UNSTOPPABLE GORG LEVEL 7 CRACK
Instead of trying to find a rough combination of towers which works, you’re trying to find the single tower which will crack a mission wide open as well as figuring out when exactly to build it. This robs Gorg of what little free-form nature it might have carried over from its tower defence heritage. Consequently, missions where you’re able to build more than five or six offensive towers are incredibly rare.
UNSTOPPABLE GORG LEVEL 7 SERIES
All the game gives you are a few hotspots on a series of orbital rings surrounding whatever you’re trying to keep the aliens away from.
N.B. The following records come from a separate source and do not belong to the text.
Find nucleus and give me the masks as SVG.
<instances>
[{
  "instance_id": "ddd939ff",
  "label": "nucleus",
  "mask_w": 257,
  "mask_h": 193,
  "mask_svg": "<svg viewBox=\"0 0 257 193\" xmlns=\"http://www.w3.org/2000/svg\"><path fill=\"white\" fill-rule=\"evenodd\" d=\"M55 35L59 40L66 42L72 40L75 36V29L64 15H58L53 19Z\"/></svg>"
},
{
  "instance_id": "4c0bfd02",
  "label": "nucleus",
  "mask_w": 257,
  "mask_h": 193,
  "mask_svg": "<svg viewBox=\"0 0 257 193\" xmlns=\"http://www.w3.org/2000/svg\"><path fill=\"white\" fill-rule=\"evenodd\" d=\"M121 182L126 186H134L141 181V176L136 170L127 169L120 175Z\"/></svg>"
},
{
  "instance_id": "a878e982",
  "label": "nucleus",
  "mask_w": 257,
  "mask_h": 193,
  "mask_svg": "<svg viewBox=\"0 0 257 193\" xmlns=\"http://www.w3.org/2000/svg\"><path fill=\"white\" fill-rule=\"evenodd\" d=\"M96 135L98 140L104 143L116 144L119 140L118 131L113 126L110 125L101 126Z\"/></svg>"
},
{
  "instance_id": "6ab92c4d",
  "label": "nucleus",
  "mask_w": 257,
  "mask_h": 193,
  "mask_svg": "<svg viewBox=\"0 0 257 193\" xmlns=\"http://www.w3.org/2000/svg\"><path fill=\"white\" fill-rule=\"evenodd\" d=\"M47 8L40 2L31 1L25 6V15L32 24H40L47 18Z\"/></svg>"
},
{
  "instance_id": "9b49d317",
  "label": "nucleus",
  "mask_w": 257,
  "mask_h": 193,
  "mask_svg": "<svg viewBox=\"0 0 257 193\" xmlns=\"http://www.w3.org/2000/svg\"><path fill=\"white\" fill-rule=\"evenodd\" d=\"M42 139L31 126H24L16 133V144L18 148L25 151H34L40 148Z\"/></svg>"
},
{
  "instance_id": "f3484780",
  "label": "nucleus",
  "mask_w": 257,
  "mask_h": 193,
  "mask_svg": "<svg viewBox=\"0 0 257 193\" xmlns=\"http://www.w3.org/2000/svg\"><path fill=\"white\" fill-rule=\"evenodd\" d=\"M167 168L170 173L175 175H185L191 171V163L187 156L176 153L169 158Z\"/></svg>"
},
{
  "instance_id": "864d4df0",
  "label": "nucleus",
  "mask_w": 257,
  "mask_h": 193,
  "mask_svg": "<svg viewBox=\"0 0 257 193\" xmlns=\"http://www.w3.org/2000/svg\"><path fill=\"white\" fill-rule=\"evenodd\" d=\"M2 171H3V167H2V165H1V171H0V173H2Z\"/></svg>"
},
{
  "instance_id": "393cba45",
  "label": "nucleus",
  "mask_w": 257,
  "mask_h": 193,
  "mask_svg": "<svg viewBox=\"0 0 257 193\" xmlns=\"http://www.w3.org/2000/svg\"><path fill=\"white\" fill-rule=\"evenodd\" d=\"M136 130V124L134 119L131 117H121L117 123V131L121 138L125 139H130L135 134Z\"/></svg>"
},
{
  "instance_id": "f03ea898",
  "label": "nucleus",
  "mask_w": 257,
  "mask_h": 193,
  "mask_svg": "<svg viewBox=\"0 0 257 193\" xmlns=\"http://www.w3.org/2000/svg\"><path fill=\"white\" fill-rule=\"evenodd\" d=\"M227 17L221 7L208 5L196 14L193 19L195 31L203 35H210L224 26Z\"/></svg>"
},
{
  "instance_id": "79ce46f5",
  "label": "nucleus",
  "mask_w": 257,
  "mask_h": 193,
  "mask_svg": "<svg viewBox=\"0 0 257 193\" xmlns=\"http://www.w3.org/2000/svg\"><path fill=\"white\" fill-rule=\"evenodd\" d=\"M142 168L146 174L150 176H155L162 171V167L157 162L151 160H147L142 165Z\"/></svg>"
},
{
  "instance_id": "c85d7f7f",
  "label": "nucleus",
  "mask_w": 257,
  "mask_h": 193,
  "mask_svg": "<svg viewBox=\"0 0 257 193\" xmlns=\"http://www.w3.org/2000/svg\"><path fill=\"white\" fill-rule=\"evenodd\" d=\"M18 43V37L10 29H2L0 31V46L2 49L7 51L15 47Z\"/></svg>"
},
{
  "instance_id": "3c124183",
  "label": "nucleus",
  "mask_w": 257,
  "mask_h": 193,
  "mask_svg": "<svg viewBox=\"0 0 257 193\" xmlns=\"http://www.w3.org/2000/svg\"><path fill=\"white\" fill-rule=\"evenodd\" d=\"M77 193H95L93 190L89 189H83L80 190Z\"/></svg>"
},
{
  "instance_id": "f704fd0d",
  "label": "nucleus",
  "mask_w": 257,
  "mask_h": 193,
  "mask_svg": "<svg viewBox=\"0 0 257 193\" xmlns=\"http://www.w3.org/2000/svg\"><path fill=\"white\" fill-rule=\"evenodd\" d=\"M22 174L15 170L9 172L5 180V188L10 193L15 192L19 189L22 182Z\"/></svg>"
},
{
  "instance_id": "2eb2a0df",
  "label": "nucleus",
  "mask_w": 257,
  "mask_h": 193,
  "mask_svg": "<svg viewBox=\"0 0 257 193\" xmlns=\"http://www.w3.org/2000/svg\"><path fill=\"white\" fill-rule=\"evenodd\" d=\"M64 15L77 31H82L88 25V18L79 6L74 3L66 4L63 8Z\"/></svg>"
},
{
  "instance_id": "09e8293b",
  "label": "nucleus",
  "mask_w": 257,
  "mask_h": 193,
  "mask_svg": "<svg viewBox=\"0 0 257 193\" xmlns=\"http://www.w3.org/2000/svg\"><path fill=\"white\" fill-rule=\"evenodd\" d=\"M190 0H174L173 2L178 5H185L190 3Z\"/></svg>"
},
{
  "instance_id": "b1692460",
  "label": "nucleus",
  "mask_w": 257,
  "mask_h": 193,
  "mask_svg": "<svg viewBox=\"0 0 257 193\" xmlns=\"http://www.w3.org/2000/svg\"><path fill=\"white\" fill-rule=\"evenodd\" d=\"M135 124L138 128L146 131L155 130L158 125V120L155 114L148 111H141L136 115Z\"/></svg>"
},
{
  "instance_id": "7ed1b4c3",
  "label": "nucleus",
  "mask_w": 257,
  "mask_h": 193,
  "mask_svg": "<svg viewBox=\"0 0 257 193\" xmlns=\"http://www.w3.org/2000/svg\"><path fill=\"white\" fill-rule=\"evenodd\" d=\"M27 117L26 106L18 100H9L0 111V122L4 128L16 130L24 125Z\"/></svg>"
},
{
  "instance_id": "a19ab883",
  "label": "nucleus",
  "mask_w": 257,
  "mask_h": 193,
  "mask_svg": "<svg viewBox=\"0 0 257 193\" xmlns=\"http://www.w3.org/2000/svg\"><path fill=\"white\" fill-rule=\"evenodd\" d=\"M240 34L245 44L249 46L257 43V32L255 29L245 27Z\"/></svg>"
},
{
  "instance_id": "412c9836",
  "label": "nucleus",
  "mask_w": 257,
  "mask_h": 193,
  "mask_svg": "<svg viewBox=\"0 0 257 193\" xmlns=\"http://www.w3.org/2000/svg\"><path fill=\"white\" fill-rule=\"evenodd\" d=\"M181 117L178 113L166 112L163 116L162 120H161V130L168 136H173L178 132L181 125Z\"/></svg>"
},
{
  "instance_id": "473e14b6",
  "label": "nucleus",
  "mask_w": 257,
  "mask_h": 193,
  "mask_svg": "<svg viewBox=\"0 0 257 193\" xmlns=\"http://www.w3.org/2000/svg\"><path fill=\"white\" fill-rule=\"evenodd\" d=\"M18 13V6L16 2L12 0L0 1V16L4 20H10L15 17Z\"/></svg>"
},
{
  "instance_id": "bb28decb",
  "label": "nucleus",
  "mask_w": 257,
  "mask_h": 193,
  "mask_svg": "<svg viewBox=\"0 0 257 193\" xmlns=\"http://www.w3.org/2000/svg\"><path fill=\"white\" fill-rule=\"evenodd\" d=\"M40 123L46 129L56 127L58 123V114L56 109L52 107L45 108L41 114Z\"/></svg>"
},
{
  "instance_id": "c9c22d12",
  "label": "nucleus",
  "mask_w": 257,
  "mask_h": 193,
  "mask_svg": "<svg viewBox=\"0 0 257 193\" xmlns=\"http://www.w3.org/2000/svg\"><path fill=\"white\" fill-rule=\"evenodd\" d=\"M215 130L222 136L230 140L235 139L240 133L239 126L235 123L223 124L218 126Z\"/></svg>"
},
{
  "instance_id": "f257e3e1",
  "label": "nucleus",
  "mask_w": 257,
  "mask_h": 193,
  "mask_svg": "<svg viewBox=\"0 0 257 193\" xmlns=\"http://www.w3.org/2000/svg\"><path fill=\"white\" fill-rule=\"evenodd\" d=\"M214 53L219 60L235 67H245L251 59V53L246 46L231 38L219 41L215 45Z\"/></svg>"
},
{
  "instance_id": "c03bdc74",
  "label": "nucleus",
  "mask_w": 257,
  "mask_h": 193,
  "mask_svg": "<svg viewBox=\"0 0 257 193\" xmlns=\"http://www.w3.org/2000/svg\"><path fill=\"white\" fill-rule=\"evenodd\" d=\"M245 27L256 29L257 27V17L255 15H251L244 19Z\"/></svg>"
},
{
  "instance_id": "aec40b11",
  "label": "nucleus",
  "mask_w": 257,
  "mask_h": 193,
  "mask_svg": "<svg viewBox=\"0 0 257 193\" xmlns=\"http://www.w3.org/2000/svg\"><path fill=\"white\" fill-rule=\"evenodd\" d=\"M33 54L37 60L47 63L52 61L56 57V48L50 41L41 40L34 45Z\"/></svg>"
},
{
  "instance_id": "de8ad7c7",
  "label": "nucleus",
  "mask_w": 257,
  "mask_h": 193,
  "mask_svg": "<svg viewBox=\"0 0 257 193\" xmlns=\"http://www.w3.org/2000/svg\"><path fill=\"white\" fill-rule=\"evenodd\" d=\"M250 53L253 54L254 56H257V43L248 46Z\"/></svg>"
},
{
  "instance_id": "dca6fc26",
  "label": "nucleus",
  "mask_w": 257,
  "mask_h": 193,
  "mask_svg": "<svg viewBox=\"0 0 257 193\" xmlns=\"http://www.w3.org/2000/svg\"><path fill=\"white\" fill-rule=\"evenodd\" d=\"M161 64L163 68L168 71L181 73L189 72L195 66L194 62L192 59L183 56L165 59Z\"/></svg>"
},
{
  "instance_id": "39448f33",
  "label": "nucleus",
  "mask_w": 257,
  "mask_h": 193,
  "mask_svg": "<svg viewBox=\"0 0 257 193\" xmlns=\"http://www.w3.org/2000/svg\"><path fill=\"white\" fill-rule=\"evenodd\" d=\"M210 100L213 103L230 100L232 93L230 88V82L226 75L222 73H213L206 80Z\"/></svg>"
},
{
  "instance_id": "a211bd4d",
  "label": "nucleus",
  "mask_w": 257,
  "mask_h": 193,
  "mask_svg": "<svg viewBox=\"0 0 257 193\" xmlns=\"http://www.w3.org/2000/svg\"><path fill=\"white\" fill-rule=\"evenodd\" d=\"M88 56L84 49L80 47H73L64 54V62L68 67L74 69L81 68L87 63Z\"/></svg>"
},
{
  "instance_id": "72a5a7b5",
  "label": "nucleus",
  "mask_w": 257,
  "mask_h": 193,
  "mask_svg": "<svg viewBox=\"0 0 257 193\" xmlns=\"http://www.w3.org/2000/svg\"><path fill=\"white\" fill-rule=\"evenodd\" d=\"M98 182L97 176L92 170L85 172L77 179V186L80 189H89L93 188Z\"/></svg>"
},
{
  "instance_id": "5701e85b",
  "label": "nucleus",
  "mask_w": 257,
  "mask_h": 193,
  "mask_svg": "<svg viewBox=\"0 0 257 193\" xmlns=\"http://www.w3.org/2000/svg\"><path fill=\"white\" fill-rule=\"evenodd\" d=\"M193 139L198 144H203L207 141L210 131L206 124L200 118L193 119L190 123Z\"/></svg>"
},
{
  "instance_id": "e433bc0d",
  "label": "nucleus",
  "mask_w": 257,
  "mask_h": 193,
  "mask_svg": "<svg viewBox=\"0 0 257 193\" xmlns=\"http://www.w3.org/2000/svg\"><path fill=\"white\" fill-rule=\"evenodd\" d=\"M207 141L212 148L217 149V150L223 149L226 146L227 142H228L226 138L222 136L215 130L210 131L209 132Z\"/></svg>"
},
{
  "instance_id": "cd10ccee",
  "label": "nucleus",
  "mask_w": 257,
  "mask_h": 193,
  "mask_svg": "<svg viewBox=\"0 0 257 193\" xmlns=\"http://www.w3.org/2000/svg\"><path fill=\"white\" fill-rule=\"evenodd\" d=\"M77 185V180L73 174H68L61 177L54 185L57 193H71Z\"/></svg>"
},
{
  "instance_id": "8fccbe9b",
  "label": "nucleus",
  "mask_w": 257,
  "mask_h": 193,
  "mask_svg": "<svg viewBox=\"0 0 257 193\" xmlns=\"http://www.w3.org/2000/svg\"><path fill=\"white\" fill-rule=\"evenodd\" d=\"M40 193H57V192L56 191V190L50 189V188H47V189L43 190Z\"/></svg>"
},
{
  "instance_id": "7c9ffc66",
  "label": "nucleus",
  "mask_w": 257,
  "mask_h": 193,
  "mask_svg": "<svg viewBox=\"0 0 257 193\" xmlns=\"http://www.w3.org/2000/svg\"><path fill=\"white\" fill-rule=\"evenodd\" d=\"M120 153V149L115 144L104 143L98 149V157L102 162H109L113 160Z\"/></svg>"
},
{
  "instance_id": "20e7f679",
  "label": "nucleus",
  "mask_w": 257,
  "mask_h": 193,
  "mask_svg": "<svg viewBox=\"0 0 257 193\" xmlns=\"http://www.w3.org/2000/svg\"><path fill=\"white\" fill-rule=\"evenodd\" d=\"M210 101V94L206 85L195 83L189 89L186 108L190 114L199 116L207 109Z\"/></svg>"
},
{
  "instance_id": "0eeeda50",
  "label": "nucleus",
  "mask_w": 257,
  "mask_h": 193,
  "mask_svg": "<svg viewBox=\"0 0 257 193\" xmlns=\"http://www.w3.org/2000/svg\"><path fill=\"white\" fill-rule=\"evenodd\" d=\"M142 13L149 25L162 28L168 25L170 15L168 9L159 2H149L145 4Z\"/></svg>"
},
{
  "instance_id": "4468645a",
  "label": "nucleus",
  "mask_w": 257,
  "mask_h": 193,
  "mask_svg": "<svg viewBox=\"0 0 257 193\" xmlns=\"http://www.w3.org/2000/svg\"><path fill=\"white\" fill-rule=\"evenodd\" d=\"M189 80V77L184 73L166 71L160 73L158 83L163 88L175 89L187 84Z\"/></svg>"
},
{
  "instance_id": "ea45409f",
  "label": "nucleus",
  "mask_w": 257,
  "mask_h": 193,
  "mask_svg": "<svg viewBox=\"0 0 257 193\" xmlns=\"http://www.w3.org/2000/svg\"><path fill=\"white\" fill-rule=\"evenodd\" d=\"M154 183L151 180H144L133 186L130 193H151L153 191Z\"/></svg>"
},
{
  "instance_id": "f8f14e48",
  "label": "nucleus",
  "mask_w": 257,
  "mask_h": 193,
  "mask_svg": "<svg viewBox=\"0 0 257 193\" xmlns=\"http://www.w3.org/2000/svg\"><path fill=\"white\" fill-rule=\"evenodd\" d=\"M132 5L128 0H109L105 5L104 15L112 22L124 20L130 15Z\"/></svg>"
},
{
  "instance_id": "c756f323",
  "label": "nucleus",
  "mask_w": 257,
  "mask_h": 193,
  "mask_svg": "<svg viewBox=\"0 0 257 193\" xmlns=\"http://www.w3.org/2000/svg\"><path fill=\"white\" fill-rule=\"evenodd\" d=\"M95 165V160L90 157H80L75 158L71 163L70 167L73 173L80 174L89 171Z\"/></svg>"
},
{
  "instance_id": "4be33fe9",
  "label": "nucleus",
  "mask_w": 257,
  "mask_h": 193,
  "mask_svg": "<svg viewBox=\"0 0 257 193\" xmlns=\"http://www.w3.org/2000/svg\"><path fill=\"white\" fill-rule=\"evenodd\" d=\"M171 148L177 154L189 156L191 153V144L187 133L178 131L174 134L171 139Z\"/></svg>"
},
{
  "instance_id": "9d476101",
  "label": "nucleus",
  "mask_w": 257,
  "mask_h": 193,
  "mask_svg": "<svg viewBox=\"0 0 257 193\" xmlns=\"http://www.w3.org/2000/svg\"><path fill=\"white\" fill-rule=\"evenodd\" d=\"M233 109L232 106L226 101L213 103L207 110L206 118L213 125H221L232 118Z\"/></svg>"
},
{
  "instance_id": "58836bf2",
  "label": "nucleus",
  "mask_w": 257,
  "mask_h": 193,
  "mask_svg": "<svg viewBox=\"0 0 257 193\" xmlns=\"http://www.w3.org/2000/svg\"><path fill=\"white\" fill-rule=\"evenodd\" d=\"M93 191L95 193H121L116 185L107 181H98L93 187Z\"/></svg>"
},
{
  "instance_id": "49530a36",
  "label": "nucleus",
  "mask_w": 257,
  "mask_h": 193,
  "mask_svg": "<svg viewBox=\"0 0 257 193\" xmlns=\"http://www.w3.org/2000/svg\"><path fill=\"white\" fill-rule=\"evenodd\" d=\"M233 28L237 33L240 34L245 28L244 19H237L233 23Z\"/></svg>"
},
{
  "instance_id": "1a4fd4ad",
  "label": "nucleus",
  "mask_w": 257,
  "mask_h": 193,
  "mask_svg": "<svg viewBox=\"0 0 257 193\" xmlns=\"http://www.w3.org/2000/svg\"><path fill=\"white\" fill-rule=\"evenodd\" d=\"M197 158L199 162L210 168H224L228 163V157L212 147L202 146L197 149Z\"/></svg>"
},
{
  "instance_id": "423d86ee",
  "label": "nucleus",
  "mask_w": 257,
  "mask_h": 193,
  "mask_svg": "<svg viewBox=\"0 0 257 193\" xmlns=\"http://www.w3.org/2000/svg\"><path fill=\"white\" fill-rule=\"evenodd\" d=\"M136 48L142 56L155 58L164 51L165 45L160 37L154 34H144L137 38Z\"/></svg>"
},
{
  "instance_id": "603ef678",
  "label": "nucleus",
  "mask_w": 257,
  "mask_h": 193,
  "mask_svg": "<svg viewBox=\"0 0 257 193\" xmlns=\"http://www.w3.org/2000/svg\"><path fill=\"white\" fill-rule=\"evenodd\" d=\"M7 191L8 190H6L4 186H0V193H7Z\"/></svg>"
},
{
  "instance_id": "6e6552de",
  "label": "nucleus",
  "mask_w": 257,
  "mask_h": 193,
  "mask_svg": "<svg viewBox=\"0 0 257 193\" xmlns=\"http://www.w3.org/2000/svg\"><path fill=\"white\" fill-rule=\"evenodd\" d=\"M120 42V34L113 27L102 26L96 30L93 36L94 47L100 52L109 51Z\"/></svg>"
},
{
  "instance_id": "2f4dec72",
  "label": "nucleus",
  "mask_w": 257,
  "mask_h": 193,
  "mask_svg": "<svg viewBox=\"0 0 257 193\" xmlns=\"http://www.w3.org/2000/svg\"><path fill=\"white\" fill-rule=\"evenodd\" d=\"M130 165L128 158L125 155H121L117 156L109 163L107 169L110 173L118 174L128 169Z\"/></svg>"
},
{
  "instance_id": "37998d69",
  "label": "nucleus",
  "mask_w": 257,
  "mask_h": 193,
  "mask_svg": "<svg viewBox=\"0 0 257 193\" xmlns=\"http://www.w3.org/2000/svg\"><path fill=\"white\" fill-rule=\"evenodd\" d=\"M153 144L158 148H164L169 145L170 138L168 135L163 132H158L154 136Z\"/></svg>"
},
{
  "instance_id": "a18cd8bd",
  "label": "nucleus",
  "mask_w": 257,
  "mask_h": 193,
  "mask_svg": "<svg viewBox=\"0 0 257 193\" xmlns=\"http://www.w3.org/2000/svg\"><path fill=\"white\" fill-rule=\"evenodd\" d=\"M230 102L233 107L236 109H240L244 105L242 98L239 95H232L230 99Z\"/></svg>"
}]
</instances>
Other tower defence games give you vast swathes of land upon which you can plan and build your defences. How did this happen? It’s down to Unstoppable Gorg’s main gameplay conceit, which is that it is set in space.

All tower defence games have some sort of puzzle element to them, but they’re distinguished from true puzzlers in that they usually give you the freedom to work towards your own solution, Gorg on the other hand can best be described as a puzzle game with some light tower defence elements. I put the puzzler part of the descriptor first because that’s what Unstoppable Gorg is, primarily. Unstoppable Gorg is a puzzler-cum-tower defence game with an awesomely cheesy retro 1950s sci-fi flavour. Right, now that’s out of my system we can get on with the review.